Geneviève Guilbault s’est également dite prête à revoir les échéanciers pour l’électrification des flottes d’autobus «pour réduire la pression», alors qu’il s’agit là d’une dépense majeure pour les sociétés de transport non seulement pour l’achat de véhicules, mais aussi la construction de nouveaux garages pour leur entretien.

Une autre piste vise à réduire les fréquences sur les lignes moins achalandées à certaines heures et même d’implanter du transport à la demande, une formule qui gagne en popularité, mais qui implique bien souvent de sous-traiter à des entreprises privées. «Le privé, ça peut être bénéfique», a avancé Geneviève Guilbault, tout en étant consciente que, là encore, elle risque de trouver les syndicats sur son chemin.

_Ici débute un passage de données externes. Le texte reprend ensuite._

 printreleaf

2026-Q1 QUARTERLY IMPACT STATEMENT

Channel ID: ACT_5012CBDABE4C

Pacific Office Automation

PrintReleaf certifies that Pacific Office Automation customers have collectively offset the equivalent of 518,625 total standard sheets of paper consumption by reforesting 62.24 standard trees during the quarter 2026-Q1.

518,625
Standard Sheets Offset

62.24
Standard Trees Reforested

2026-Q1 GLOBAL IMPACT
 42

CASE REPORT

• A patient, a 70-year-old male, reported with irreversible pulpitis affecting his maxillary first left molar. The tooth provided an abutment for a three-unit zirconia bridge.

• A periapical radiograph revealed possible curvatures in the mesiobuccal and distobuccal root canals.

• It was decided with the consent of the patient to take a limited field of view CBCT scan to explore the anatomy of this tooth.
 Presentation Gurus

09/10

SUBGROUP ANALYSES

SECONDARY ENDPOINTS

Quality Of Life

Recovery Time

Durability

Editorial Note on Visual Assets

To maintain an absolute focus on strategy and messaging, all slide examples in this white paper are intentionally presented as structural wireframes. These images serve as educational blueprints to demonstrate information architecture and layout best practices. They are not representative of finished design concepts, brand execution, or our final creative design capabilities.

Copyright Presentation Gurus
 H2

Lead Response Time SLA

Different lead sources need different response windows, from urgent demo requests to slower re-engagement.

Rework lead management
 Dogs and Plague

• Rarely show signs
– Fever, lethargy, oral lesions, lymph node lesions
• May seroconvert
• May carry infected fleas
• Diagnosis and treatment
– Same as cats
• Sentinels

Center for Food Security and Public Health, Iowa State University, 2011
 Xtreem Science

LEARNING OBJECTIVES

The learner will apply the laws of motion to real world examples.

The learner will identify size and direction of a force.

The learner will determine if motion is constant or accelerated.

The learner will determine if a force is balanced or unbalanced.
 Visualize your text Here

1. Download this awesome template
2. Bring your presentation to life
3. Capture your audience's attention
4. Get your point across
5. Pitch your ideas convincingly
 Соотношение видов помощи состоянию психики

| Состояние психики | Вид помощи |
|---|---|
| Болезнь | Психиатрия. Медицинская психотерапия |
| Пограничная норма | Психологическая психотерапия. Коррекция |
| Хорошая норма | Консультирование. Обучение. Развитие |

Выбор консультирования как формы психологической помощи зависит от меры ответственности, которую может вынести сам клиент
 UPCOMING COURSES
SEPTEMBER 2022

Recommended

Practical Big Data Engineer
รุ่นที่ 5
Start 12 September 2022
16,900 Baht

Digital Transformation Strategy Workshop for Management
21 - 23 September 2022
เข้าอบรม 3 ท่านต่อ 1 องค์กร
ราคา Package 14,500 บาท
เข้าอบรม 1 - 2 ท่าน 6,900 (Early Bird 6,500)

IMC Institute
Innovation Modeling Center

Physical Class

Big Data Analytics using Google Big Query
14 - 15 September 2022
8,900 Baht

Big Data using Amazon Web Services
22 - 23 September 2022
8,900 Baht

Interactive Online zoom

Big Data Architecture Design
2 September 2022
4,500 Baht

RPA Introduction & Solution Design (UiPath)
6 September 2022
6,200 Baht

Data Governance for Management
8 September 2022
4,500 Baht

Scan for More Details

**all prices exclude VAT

Fait à noter, sur les 346 millions $ qui ont été identifiés comme économies possibles, l’audit n’en détaille que 166 millions $, l’autre 180 millions $ ayant été identifié par les sociétés de transport et le détail de cette somme «est confidentiel», nous a-t-on dit à quelques reprises.

Sherbrooke en tête, l’Outaouais à la queue

Le rapport se permet au passage de dresser un palmarès des sociétés de transport, mais s’en tient, sur un vaste ensemble de paramètres analysés, à trois composantes, soit le coût par kilomètre parcouru, le coût horaire et le coût par déplacement, un portrait malgré tout incomplet, reconnaît M. Plante.

Les cinq premières places sont occupées, dans l’ordre, par la Société de transport de Sherbrooke, la Société de transport de Trois-Rivières, la Société de transport de Lévis, le Réseau de transport de Longueuil et le transporteur EXO. Viennent ensuite la Société de transport de Saguenay, la Société de transport de Montréal, la Société de transport de Laval, alors que les sociétés de transport de la Capitale et enfin de l’Outaouais ferment la marche.